Para se evocar um sentimento ou uma emoção através da música, o lado racional pode atrapalhar ou, pelo contrário, ajudar?

Quando se evoca qualquer sentimento e/ou emoção, o lado racional não existe. Nem podia existir, quando se fala de emoções. A racionalidade é como um GPS que nos leva aos locais de uma forma rectilínea. Na arte nunca se segue um caminho certo, vamos sempre por atalhos, prefere-se a incerteza do trilho de montanha face à melhor via rápida. De certo modo no brotar de uma música nunca encontro racionalidade ou pelo menos nem a vislumbro.

Qual é ou quais são as músicas que fazem o teu corpo mexer?

São muitas… Posso-te falar de Violent Femmes com o seu ‘Blister in the sun”, posso-te falar de “Someone great” de LCD Soundsystem, de At drive in e “One armed scissor” ou do Afro-beat do “ Water no get enemy” em Fela Kuti. São, de facto, bastantes para te referenciar todas aqui.

E aquelas que te conduzem a um estado de espírito imediato?

Serão algumas, e de facto é complicado referir especificamente quais. Todas as músicas que me levem a cabeça para outra dimensão que me puxem pela alma, que me suguem os sentidos todos ao ponto de me emocionar e sentir de certa forma algo transcendente, conduzem-me a um lugar sem nome mas que me faz sentir bem mais leve.

Achas que o facto da música ser invisível, não palpável, ajuda-a a ser mais intuitiva e, por conseguinte, ter uma outra relação com a nossa consciência?

Sim, Acho. Talvez inconscientemente a música tenha uma relação profícua a consciência. Tudo o que é não palpável para mim alimenta-nos muito mais, mas como seres humanos ( formatados a ser tendencialmente racionais) lidamos mal com a não quantificação de algo. Assim acho que a música é uma agitação saudável para os novos pensamentos estáticos.

Já te aconteceu pensares numa imagem, num ambiente específico ou espaços enquanto compões?

Sim. Normalmente são reflexos do que acabei de compor e tanto posso ver a floresta siberiana dissimulada, um lugar que não sei bem onde é ou pelo contrário posso ver nitidamente um bairro dos subúrbios de Buenos Aires.

Se pudesses desenhar e pintar a tua música, como seria e que cores teria?

Eu nunca poderia pintar a minha música. Ela pinta-se por si mesma. No entanto, para mim o azul é a cor onde me sinto mais espelhado.

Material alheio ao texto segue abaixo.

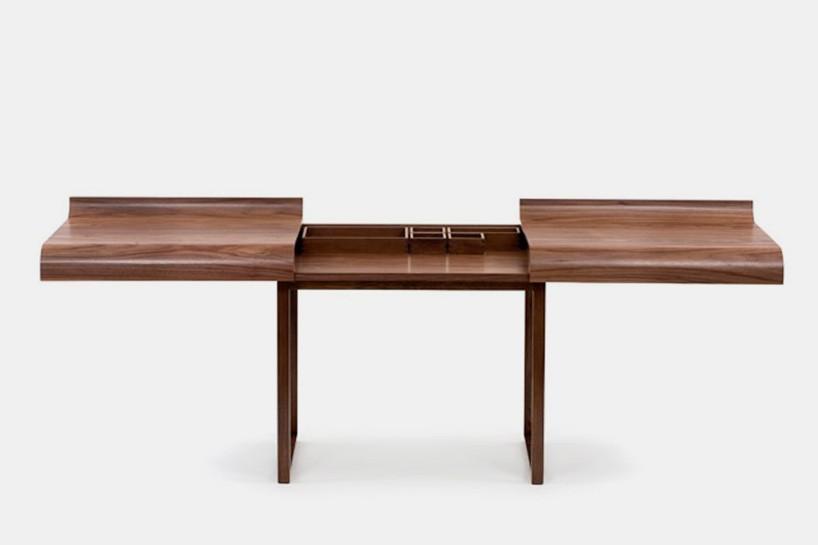 studio-arthur-casas-interview-designboom-10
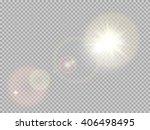transparent sunlight special... | Shutterstock .eps vector #406498495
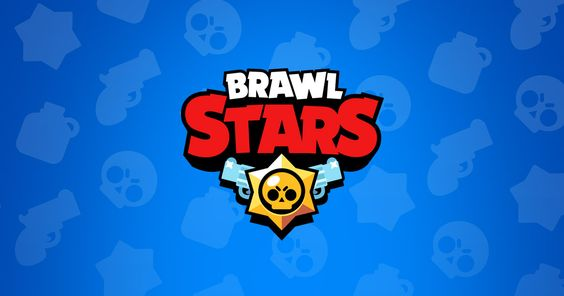 Open Link In Brawl Stars Or Download The Game Brawl Star Character Stars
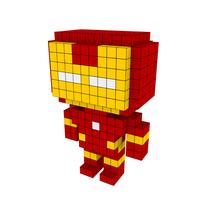 Moxel - Voxel - Iron Man
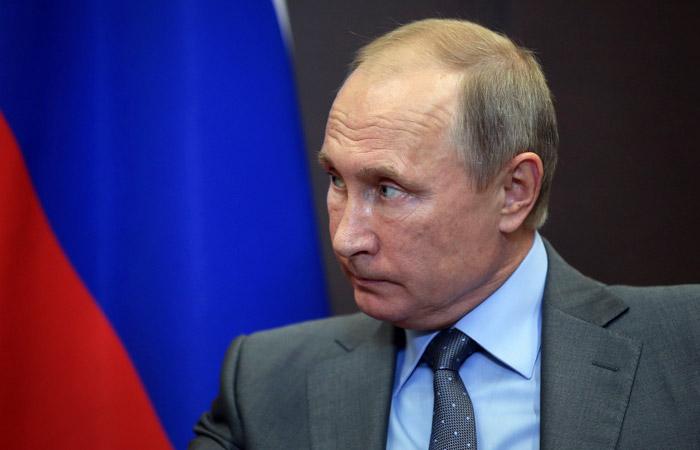 Забайкалье невошло вчисло названных Путиным самых бедных регионов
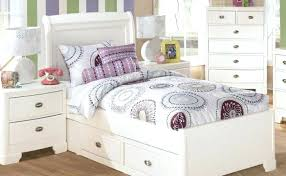 images of white bedroom furniture. Cute Furniture For Girls Small Canopy Bed White Bedroom Home Interior Ideas Pictures Images Of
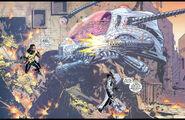 X-Men Vol 2 144 001-002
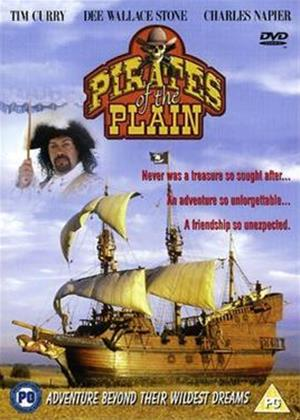 Rent Pirates of the Plain Online DVD Rental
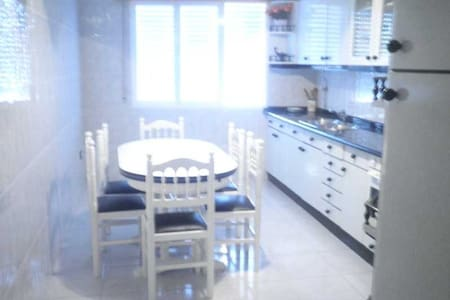 Piso en Laxe - Apartment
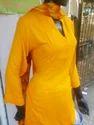 Yellow Ladies Kurtis
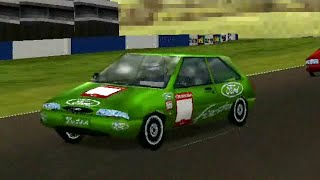 PLAYSTATION 1 - TOCA 2 Touring Cars: Ford Fiesta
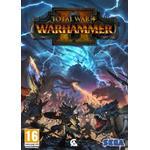 Action PC-spel Total War: Warhammer 2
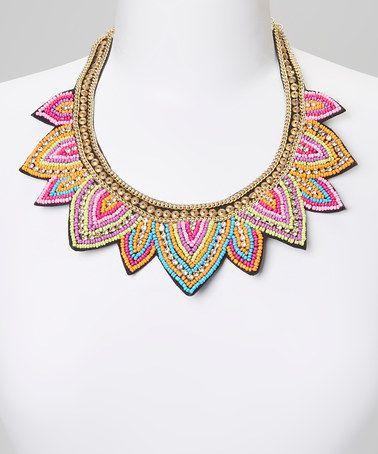 Amazing statement pink & gold triangle bib necklace #zulilyfinds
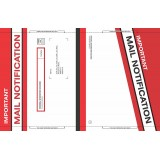 11 x 17 Bi-Fold Snap Packs Buy-Back Jumbo Mailer
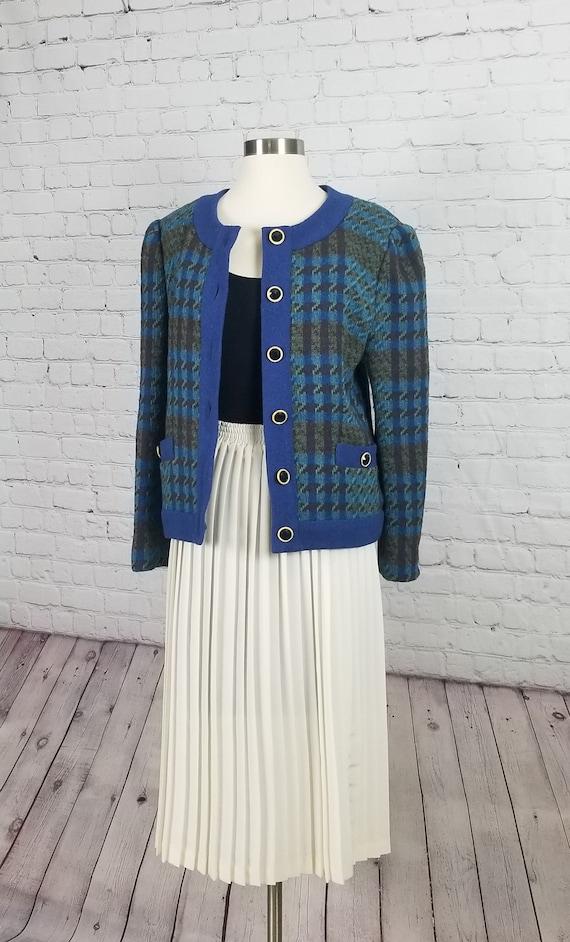 Argyle and Wool Sweater Cardigan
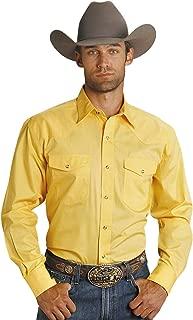 Best yellow western shirt Reviews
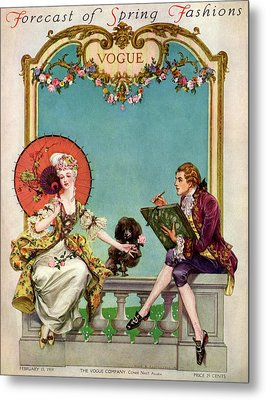 A Vogue Cover Of An 18th Century Couple Metal Print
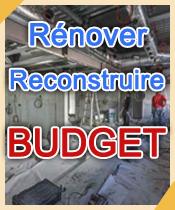 Budget rénovation de la synagogue Ohr Yaacov VéIsraël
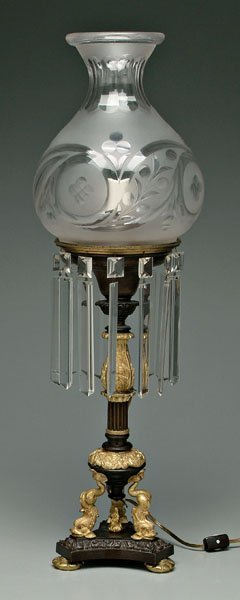 173: Ormolu mounted astral lamp,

Como é que imaginarias o sabor da música mais especial para ti? Doce, amargo, salgado como o mar, agridoce?

Agridoce, como o dia-a-dia. Os encantos e desencantos. A luz e a escuridão. O Sol ou céu escuro. Tudo isso é especial. Tudo isso existe, tudo isso é fado. Tudo isso é sentir. Tudo isso tem de ter uma música especial.

Pensa no cheiro mais importante para ti, aquele que ficou na tua memória. Que música lhe associarias?

Yann Tiersen – Comptine d’un autre été

Achas que a música pode ser um bom veículo para fixar e guardar memórias?

Completamente. Muitas das memórias que guardo são mantêm-se devido a uma simples música. Existem determinadas músicas que ouvindo apenas um trecho me catapultam para uma determinado momento da minha vivência.

Como artista, como é, para ti, deslindar sentimentos e emoções através de notas musicais?

É algo que me faz feliz. É algo que me liberta, é efectivamente uma catarse. É comunicar directamente do interior de mim, dos meus sentidos, para o mundo inteiro. E é precisar de o fazer para ser realmente eu mesmo.